_Task prompt_.
Copy the lines below word for word, leaving out the pictures.

[Excerpts from a spatial dataset]
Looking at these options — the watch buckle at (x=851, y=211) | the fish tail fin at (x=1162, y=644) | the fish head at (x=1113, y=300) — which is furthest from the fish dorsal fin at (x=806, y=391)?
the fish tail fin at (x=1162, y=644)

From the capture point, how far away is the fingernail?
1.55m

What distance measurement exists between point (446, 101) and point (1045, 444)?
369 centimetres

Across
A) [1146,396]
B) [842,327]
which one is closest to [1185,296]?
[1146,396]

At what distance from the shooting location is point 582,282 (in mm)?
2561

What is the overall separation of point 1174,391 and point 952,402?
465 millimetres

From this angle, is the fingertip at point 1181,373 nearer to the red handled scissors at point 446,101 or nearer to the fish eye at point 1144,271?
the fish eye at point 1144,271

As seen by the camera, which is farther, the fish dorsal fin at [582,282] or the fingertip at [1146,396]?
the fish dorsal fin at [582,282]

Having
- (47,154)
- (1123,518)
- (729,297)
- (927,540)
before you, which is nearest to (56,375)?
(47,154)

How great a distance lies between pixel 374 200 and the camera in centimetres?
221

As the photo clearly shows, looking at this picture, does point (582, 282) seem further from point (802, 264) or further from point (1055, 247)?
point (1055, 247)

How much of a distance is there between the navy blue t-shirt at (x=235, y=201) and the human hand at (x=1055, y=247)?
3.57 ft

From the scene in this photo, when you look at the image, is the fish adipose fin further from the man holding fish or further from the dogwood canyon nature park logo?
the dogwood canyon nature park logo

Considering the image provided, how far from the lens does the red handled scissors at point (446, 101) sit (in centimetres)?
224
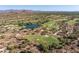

_Result of this task_.
Looking at these options — the watch buckle at (x=851, y=211) | the fish tail fin at (x=1162, y=644) | the fish head at (x=1113, y=300) — which is furthest from the fish dorsal fin at (x=806, y=391)?
the fish tail fin at (x=1162, y=644)

From the capture point, how far away is the fingernail?
1.55m

What distance measurement exists between point (446, 101) and point (1045, 444)?
369 centimetres

Across
A) [1146,396]
B) [842,327]
which one is closest to [1185,296]?
[1146,396]

At what distance from the shooting location is point 582,282 (in mm)?
2561

What is the overall separation of point 1174,391 and point 952,402?
465 millimetres

From this angle, is the fingertip at point 1181,373 nearer to the red handled scissors at point 446,101 or nearer to the fish eye at point 1144,271?
the fish eye at point 1144,271

As seen by the camera, which is farther, the fish dorsal fin at [582,282] or the fingertip at [1146,396]?
the fish dorsal fin at [582,282]

Having
- (47,154)
- (1123,518)
- (729,297)
- (927,540)
before you, which is nearest to (56,375)?
(47,154)

How great a distance lies between pixel 374 200 and the camera in centimetres?
221

As the photo clearly shows, looking at this picture, does point (582, 282) seem further from point (802, 264) or further from point (1055, 247)?
point (1055, 247)

How much of a distance is there between the navy blue t-shirt at (x=235, y=201) and the human hand at (x=1055, y=247)?
3.57 ft

From the scene in this photo, when you look at the image, is the fish adipose fin further from the man holding fish or further from the dogwood canyon nature park logo?
the dogwood canyon nature park logo

Considering the image provided, how far from the lens does the red handled scissors at point (446, 101) sit (in centimetres)?
224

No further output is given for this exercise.